**EXTRACT**.
※ ※ ※

Saturday, March 9, 2013

25th Hour (2002)

The events of September 11, 2001 - only a little more than 11 years in the past - are a subject that Hollywood is still not entirely comfortable with tackling. Granted, as time has passed, it's become a little less delicate of a subject for audiences to take - see 2011's Extremely Loud & Incredibly Close - but, like the aforementioned film, it's mostly been met with maudlin sentimentality, never-again bravado, and never-forget resolve. That's what happened to Oliver Stone's 2006 film World Trade Center - hardly the incendiary film that the director is famous for - and what Paul Greengrass' United 93 (from the same year) avoided; the former was met with critical indifference and modest box office, while the latter was critically beloved but played mostly to empty theaters. Certainly, you could argue that it was "too soon" for films about that day, but regardless of the time, it was obvious that mass audiences - and Hollywood, especially - weren't ready to confront everything about those tragic events.

What separates 25th Hour from this pack is not it's box office - it only made $13 million during it's limited run - but rather the timing of its release and the way it handles its subject material. The film came out in December of 2002, a little over a year later, and was one of the first films to address post-9/11 New York (sure, you could make the argument that last-second edits made Spider-Man the first, but that falls mostly into the never-again, rah-rah U-S-A patriotism of the time). The handling of the subject material is unique in that, though it does make overt references to the incident - the opening credits featuring the lights that stood in place of the World Trade Center, a scene set looking down into Ground Zero, the infamous bathroom mirror scene (more on that below) - it mostly uses the narrative action to capture the atmosphere of the time.

※ ※ ※

**EXERCISE DATA**.

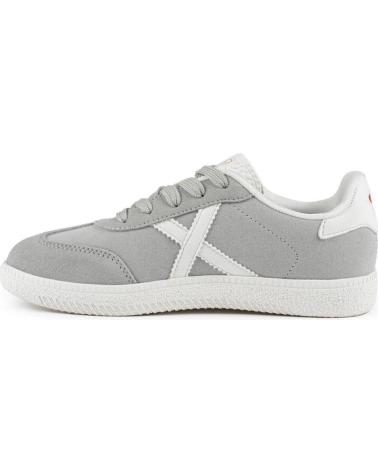 Deportivas de Mujer y Niño MUNICH MINI ASTRO 8034003 GRIS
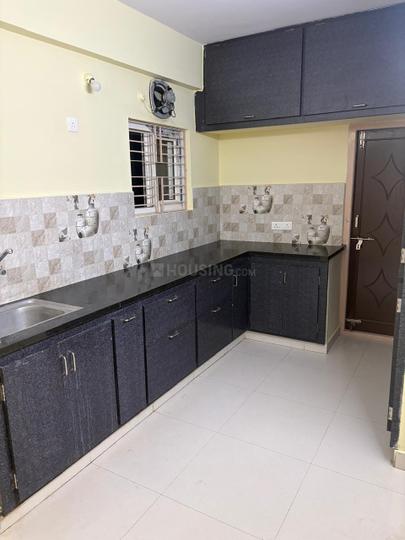 Cherukuri residency  Kitchen 1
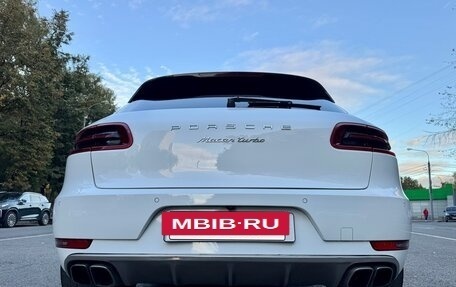 Porsche Macan I рестайлинг, 2014 год, 3 350 000 рублей, 8 фотография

※ ※ ※

Apart from 25th Hour itself, which films does the 25th Hour review mention by title?

**EXERCISE ANSWER**.
Extremely Loud & Incredibly Close
World Trade Center
United 93
Spider-Man